Step-Response Comparison with Other Analysis Tools

This implementation provides detailed and configurable analysis of flight controller performance. The modular design and centralized configuration system make it adaptable for various analysis requirements.

Compared to PIDtoolbox/Matlab (PTstepcalc.m)

* **Deconvolution Method:** Both use Wiener deconvolution with a regularization term.
* **Windowing:** This implementation uses Tukey (`TUKEY_ALPHA`) on input/output before FFT; Matlab uses Hann.
* **Smoothing:** This implementation has optional initial gyro smoothing (`INITIAL_GYRO_SMOOTHING_WINDOW`) and mandatory post-average smoothing (`POST_AVERAGING_SMOOTHING_WINDOW`).

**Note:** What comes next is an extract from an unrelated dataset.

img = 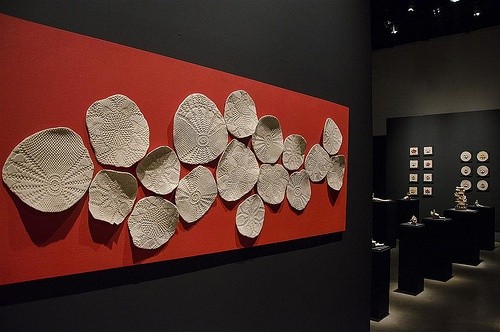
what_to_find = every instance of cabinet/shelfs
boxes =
[369,187,496,323]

Matlab smooths raw gyro input upfront.
* **Normalization/Y-Correction:**
    * This implementation: Optional individual response Y-correction (normalize by own steady-state mean, `APPLY_INDIVIDUAL_RESPONSE_Y_CORRECTION`, `Y_CORRECTION_MIN_UNNORMALIZED_MEAN_ABS`) followed by final normalization of the averaged response to target 1.0 (within `FINAL_NORMALIZED_STEADY_STATE_TOLERANCE`).
    * Matlab: Optional Y-correction on individual responses by calculating an offset to make the mean 1.0.
* **Quality Control (QC):** Both apply QC to individual responses based on steady-state characteristics. This implementation uses `NORMALIZED_STEADY_STATE_MIN_VAL`, `NORMALIZED_STEADY_STATE_MAX_VAL`, and optionally `NORMALIZED_STEADY_STATE_MEAN_MIN`, `NORMALIZED_STEADY_STATE_MEAN_MAX`. Matlab uses `min(steadyStateResp) > 0.5 && max(steadyStateResp) < 3`.
* **Output:** This implementation can plot low/high/combined responses based on `setpoint_threshold` if `--dps` is provided with a value. Matlab stacks all valid responses.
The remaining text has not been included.